To be done
Pull out every line in the entries below that contains the word "tieback", and copy each of those lines in full.
─── Data in this exercise
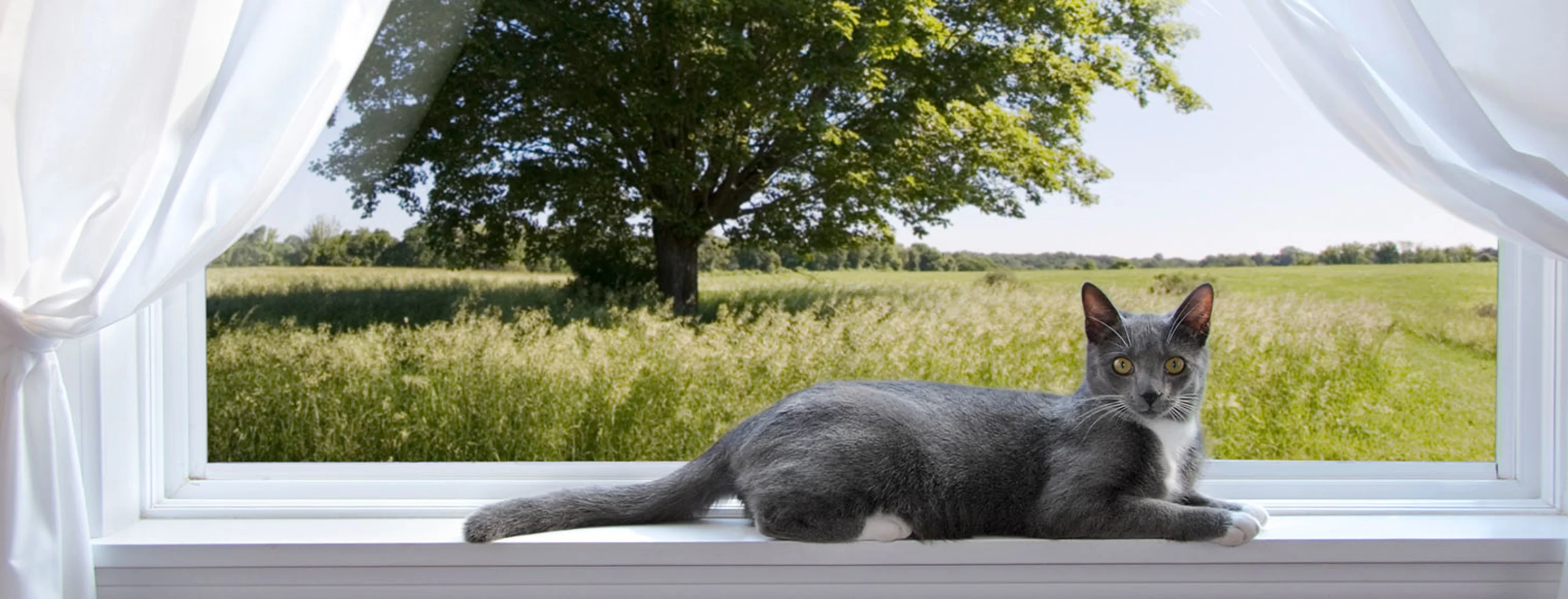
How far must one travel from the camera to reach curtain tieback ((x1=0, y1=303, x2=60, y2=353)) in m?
1.16

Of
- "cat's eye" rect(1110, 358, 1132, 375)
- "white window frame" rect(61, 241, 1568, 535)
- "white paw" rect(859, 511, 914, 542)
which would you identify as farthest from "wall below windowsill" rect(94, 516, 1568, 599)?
"cat's eye" rect(1110, 358, 1132, 375)

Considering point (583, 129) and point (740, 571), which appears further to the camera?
point (583, 129)

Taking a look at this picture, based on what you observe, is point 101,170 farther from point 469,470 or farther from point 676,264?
point 676,264

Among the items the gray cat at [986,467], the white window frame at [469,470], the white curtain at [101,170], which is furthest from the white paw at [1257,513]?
the white curtain at [101,170]

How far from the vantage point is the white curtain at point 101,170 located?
118 cm

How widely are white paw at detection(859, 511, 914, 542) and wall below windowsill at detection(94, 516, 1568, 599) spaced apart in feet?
0.03

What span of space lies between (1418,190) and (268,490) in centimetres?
165

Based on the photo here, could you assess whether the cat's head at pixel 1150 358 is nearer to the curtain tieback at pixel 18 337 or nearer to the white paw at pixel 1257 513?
the white paw at pixel 1257 513

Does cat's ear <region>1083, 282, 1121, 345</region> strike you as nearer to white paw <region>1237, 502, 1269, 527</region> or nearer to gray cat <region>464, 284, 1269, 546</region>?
gray cat <region>464, 284, 1269, 546</region>

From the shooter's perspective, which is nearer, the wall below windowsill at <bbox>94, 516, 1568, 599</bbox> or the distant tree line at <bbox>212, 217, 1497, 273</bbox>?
the wall below windowsill at <bbox>94, 516, 1568, 599</bbox>

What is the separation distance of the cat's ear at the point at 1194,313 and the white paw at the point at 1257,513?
0.24 m

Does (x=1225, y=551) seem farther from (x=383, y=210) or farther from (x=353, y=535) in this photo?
(x=383, y=210)

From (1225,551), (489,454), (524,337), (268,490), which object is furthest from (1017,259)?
(268,490)

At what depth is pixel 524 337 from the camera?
5.45 ft
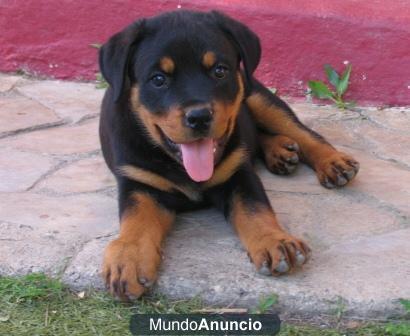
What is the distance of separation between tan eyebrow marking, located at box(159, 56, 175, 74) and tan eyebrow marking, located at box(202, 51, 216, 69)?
0.12 meters

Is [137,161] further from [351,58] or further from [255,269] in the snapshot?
[351,58]

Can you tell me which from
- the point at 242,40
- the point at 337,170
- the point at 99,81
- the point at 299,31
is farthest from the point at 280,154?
the point at 99,81

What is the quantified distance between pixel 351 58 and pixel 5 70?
7.82ft

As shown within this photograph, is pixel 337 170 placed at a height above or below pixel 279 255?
below

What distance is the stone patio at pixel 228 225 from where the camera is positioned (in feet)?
9.14

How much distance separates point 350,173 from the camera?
3.68m

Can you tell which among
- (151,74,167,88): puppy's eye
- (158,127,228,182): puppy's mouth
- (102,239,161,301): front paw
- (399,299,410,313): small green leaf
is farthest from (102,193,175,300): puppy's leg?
(399,299,410,313): small green leaf

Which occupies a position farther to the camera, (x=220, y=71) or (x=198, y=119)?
(x=220, y=71)

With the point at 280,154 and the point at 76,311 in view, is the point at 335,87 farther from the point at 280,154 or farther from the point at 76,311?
the point at 76,311

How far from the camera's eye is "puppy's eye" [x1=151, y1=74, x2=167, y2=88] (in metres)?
3.04

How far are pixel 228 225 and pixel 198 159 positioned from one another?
35cm

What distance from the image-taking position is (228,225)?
3.31 metres

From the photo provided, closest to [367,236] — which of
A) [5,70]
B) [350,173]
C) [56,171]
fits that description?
[350,173]

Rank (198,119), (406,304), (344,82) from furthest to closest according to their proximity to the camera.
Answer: (344,82), (198,119), (406,304)
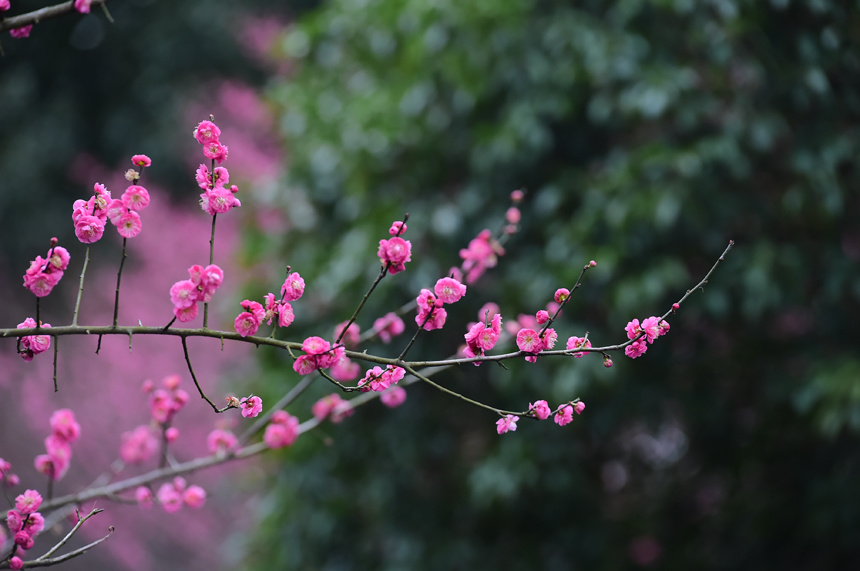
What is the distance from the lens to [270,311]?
3.04 feet

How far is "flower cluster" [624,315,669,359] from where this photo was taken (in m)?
0.94

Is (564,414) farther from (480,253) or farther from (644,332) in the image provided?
(480,253)

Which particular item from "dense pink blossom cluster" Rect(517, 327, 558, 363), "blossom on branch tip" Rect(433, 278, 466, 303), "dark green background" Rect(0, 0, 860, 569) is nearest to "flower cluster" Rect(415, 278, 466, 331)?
"blossom on branch tip" Rect(433, 278, 466, 303)

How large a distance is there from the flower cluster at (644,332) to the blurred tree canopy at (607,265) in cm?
119

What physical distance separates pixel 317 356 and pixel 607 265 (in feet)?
4.67

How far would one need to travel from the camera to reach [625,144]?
254cm

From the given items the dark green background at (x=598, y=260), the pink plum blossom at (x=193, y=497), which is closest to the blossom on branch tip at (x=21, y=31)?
the pink plum blossom at (x=193, y=497)

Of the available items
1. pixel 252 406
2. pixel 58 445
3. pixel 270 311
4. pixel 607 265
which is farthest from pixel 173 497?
pixel 607 265

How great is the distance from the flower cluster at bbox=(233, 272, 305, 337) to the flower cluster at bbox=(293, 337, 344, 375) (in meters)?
0.05

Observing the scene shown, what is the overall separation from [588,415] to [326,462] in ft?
3.39

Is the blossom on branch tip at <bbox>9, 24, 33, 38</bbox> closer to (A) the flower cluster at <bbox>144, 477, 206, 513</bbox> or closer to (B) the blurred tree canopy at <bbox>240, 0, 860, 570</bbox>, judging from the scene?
(A) the flower cluster at <bbox>144, 477, 206, 513</bbox>

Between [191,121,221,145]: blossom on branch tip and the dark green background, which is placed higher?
the dark green background

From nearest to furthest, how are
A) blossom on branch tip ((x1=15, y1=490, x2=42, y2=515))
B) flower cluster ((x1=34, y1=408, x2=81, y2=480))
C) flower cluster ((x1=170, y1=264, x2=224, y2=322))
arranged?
flower cluster ((x1=170, y1=264, x2=224, y2=322))
blossom on branch tip ((x1=15, y1=490, x2=42, y2=515))
flower cluster ((x1=34, y1=408, x2=81, y2=480))

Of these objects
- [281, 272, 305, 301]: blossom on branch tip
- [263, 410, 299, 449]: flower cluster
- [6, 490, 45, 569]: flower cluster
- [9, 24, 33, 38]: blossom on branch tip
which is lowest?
[6, 490, 45, 569]: flower cluster
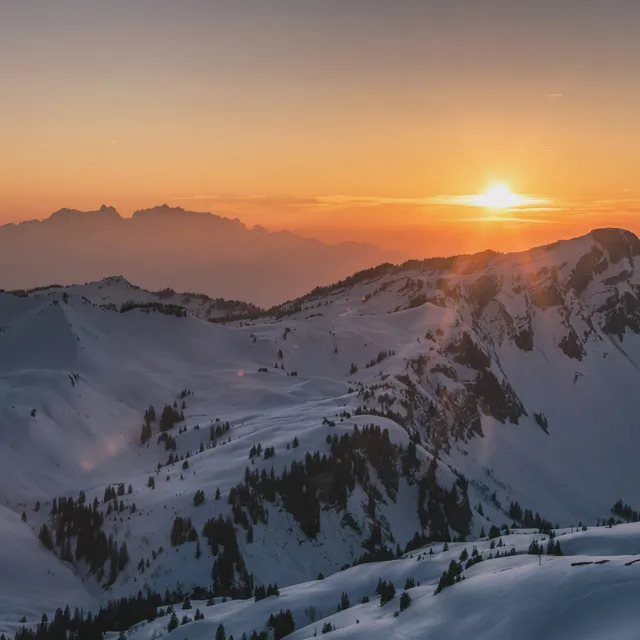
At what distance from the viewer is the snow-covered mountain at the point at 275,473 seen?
56.0 meters

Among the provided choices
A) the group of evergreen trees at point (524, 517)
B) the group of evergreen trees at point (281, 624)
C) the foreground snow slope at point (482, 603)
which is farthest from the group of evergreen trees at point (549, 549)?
the group of evergreen trees at point (524, 517)

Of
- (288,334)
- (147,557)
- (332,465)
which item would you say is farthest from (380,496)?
→ (288,334)

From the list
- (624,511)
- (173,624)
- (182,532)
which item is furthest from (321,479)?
(624,511)

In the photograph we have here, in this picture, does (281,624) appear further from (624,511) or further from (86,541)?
(624,511)

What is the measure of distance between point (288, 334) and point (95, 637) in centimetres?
11887

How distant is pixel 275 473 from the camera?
92000 millimetres

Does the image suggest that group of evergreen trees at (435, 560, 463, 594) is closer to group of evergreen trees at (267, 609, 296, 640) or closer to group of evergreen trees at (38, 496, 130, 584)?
group of evergreen trees at (267, 609, 296, 640)

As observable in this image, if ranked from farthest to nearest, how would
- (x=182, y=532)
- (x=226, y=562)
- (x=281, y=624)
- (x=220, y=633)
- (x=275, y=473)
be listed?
1. (x=275, y=473)
2. (x=182, y=532)
3. (x=226, y=562)
4. (x=281, y=624)
5. (x=220, y=633)

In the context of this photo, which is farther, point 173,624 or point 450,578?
point 173,624

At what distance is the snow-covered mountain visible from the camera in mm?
55969

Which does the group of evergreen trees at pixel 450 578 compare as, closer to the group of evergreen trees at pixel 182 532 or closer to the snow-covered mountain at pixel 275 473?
the snow-covered mountain at pixel 275 473

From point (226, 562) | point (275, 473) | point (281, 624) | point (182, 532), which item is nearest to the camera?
point (281, 624)

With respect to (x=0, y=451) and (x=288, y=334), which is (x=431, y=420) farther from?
(x=0, y=451)

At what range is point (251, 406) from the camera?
431 ft
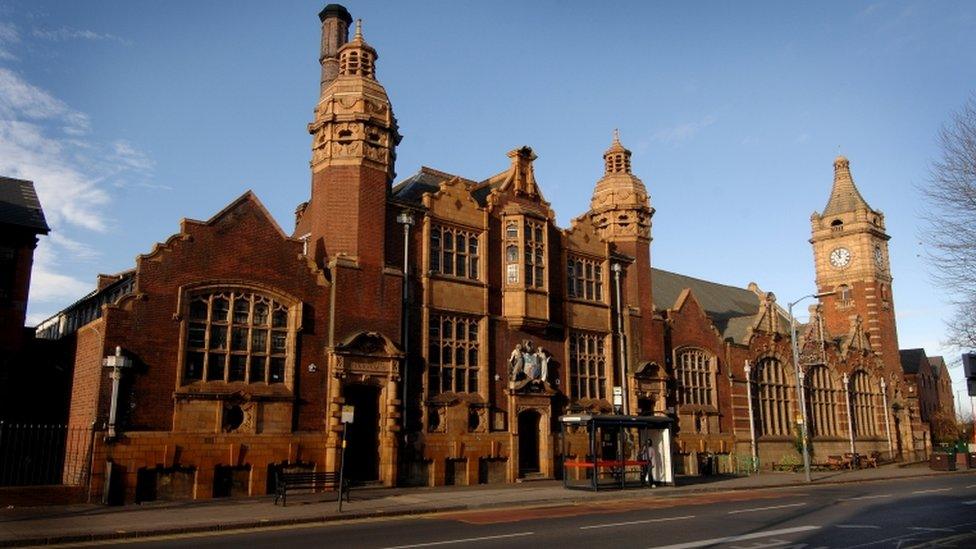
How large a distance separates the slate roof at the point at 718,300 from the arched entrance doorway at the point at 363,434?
24.1 metres

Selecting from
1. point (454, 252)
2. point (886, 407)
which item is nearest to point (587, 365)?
point (454, 252)

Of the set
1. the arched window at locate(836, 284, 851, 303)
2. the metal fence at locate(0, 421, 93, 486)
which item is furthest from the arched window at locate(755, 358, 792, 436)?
the metal fence at locate(0, 421, 93, 486)

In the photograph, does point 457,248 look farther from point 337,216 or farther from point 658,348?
point 658,348

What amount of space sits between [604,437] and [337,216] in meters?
16.6

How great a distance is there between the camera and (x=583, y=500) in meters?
24.3

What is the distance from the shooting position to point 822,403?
53.4 m

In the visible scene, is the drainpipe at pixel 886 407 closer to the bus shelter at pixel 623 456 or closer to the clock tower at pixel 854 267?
the clock tower at pixel 854 267

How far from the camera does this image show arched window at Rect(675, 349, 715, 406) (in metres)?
41.0

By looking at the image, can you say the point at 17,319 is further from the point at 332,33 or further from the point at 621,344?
the point at 332,33

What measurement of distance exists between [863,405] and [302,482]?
1913 inches

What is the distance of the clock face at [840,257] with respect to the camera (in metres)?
66.6

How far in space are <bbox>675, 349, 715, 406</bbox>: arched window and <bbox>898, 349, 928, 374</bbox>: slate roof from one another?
6511 centimetres

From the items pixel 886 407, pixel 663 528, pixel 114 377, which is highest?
pixel 886 407

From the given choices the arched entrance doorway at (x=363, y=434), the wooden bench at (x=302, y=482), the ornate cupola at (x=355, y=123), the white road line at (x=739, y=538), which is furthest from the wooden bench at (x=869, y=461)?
the wooden bench at (x=302, y=482)
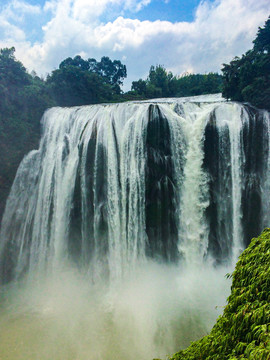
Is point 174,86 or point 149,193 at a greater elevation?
point 174,86

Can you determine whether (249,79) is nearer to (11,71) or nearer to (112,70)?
(11,71)

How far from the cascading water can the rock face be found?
7.18 meters

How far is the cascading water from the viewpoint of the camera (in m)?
12.1

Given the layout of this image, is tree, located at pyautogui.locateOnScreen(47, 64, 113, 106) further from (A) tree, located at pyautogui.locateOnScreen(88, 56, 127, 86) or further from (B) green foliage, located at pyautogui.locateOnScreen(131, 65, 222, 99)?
(A) tree, located at pyautogui.locateOnScreen(88, 56, 127, 86)

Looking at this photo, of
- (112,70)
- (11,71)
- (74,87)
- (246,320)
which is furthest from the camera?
(112,70)

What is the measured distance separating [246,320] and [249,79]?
15.7m

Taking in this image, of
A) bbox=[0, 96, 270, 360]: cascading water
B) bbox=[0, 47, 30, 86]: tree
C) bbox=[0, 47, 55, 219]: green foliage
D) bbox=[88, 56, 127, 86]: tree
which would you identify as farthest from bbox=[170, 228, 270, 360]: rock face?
bbox=[88, 56, 127, 86]: tree

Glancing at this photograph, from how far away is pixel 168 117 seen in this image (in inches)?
531

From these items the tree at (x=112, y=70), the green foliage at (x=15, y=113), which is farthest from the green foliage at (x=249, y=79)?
the tree at (x=112, y=70)

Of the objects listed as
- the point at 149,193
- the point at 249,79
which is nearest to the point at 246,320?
the point at 149,193

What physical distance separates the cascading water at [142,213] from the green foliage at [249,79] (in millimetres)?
2150

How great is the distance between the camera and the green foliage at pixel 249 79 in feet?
47.4

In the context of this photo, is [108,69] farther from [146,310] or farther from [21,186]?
[146,310]

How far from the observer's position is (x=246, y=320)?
12.1ft
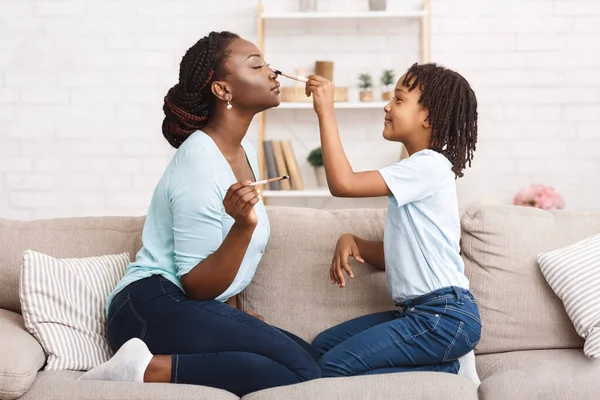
──────
Reply
How far must one travel from the camera to reach curtain tieback ((x1=0, y1=303, x2=60, y2=353)) in m?
Based on the photo here, could you assess whether the cat's head at pixel 1150 358 is nearer to the curtain tieback at pixel 18 337 or nearer to the white paw at pixel 1257 513?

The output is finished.